Being contemporary to me is creating something that is not planned in the present moment. The fusion of Native American culture and jazz does sound unique but our solos make it even more contemporary.

How did you become interested in the music you play?

My mid-school teacher, Janet Isham, was the one who introduced me to jazz. After playing in our first rehearsal, I remember I loved playing to the backbeat of the drums. I thought it was the coolest thing ever. From that point on I was hooked. I played in jazz band till I graduated high school. During high school I was playing with the college jazz band and picked up on improvising. I didn’t know much of improvisation until I went to college and began to study improvisation at Eastern New Mexico University.
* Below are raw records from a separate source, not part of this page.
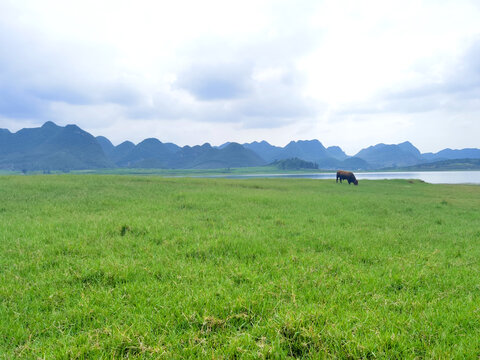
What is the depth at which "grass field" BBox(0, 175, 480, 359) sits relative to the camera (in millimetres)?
3844

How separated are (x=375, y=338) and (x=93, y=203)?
1843 centimetres

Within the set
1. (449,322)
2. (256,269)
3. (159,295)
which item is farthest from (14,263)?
(449,322)

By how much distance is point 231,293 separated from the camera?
17.4 ft

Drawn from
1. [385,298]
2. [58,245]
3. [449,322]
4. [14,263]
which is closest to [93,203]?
[58,245]

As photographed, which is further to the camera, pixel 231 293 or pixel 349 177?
pixel 349 177

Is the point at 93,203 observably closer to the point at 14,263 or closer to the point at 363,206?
the point at 14,263

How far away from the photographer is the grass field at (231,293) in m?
3.84

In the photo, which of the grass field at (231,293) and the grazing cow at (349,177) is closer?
the grass field at (231,293)

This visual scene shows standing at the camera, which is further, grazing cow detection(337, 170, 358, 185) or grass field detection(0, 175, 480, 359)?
grazing cow detection(337, 170, 358, 185)

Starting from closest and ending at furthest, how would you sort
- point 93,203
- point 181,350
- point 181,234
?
point 181,350 → point 181,234 → point 93,203

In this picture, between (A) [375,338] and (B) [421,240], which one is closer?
(A) [375,338]

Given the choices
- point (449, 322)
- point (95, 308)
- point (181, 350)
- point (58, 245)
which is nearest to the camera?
point (181, 350)

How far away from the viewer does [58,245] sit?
26.7ft

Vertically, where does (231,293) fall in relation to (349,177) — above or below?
below
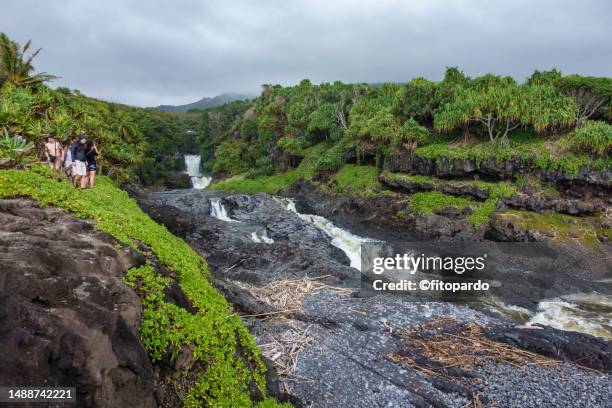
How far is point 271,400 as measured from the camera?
620 centimetres

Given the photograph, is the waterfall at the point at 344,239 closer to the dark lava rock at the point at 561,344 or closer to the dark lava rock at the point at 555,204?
the dark lava rock at the point at 561,344

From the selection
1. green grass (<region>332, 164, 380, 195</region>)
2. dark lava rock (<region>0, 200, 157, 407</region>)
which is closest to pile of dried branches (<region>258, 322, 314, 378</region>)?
dark lava rock (<region>0, 200, 157, 407</region>)

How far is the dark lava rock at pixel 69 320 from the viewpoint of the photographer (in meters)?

As far as other people being influenced by rock, metal and country, I think it’s great to see them go out and begin to experience performance. I understand that those genres and rap have been popular on the reservations for quite some time.

I do encourage all the musicians to invest in private lessons of their instrument. Right now many musicians on the reservation are self-taught. Once they begin to learn the aspects of the instrument and do some studying, only then will they be able to create new music they love. I’m happy that others are going out there and playing, that’s what it’s all about.

Who are your influences?

My influences come from so many people. Ones that I have focused on heavily throughout my music journey are: Lee Morgan, Freddie Hubbard, Michael Brecker, Joshua Redman, Roy Hargrove, Troy Andrews, Brian Blade, Esperanza Spalding, Antonio Sanchez…and many more.

So what’s next for the Delbert Anderson Trio?

We will be coming out with our second album this December. We have jazz festivals lined up and some PBS specials and documentaries that are scheduled for next year. We will be doing more recording for independent films. The trio will begin to perform with orchestras and symphonies. Tons of collaborations will occur in general.